Auch Würzburgs Oberbürgermeister Christian Schuchardt ist zur Beerdigung gekommen. "Die Tatsache, dass so viele um Alex trauern, spricht Bände über die Art Mensch, die Alex war. Als er sah, dass andere in Gefahr waren, zögerte er nicht und eilte zu Hilfe", sagt er in seiner Trauerrede. In Zeiten, in denen viele wegschauen, habe Alex geholfen und sein Leben gegeben.

Als der Sarg in die Erde gelassen wird, ergreift der Vater das Wort. "Eines wird mir klar: Nie mehr gibt es die Chance, den geliebten Menschen zu sehen. Von ihm überrascht zu werden oder ihn vom Club abzuholen. Es bleibt nur noch tiefer, unendlicher Schmerz. Ich frage mich, ob ich etwas falsch gemacht habe." Gerade als er seine Sätze beendet, kommt die Sonne hinter den Wolken hervor und durchdringt mit ihren Strahlen die bis dahin kühle Luft des beginnenden Herbstes.

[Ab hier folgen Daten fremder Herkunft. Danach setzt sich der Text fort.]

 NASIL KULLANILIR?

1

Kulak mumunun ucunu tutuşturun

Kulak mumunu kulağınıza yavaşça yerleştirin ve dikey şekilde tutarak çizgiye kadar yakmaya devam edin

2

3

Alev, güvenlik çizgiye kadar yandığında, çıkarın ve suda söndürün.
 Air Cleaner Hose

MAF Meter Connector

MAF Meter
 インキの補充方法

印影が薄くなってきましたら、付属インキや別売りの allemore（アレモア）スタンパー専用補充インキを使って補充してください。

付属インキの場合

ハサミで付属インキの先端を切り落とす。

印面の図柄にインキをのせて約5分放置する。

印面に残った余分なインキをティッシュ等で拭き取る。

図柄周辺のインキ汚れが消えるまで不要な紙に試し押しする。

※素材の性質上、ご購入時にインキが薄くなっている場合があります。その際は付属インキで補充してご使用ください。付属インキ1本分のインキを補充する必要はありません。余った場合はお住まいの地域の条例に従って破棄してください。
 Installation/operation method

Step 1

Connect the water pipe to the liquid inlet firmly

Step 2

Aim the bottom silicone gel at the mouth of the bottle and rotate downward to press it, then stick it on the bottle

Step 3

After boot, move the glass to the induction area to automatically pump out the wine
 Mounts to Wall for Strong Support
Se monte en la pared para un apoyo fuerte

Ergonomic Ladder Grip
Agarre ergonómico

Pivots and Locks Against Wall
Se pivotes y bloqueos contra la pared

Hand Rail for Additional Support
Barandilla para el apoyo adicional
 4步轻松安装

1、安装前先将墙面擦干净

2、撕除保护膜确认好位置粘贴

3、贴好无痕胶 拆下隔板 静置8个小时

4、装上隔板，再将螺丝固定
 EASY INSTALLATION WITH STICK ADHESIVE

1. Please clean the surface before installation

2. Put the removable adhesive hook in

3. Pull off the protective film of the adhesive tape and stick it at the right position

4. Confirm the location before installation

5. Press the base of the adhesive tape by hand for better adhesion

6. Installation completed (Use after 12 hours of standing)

"Alex war ein Mensch, der seinem Herzen folgt", erzählt eine Arbeitskollegin und Freundin des Getöteten, die ans Mikrophon getreten ist. Sie richtet sich direkt an Alex R.: "Ling Ling, du hast immer das Gute gesehen und dein Herz war immer auf Empfang. Unsere Zeit war viel zu kurz, aber sehr intensiv. Lasse da, wo du bist, die Engel tanzen, so wie du es hier gemacht hast." Der 28-Jährige war dafür bekannt, gerne und oft getanzt zu haben. Sein größter Wunsch sei gewesen, erklärte eine junge Frau auf der Trauerfeier, professioneller Tänzer zu werden.
Die Würzburger Trauergäste lassen hunderte Luftballons in die Luft steigen
Mit dem gemeinsamen Ruf "Ling Ling Ni Hao" lassen die Trauergäste hunderte Luftballons gemeinsam los, "um Alex den Weg in den Himmel zu zeigen". Vater Christoph R. kann die Warmherzigkeit und das Mitgefühl der Anwesenden spüren, sagt er. "Ein Engel verlässt eine nicht perfekte Welt. Wir können sie gemeinsam besser machen, wenn wir es nur versuchen."

Dann folgt wieder eine Anekdote über Alex R., der in einer sozialen Einrichtung in Würzburg gearbeitet hat. Einmal, so schildert es der Vater, habe sich sein Sohn einen Schlafsack von Freunden geliehen. Er habe die Lebensrealität seiner Klientinnen und Klienten kennenlernen wollen und habe drei Nächte mit Schlafsack am Hauptbahnhof übernachtet.
Jeder der Anwesenden solle sich Gedanken machen, ob man nicht selbst die Welt mit ähnlichen Einsätzen besser machen könnte, sagt Christoph R.. "Macht bitte Würzburg besser." Lauter Applaus ertönt über den Friedhof. Dann verstreuen sich die Gäste. Einige von ihnen fahren zur Gedenkstätte am Kreisel am Haugerkirchplatz, wo Alex R. sein Leben verlor und zünden dort eine Kerze an.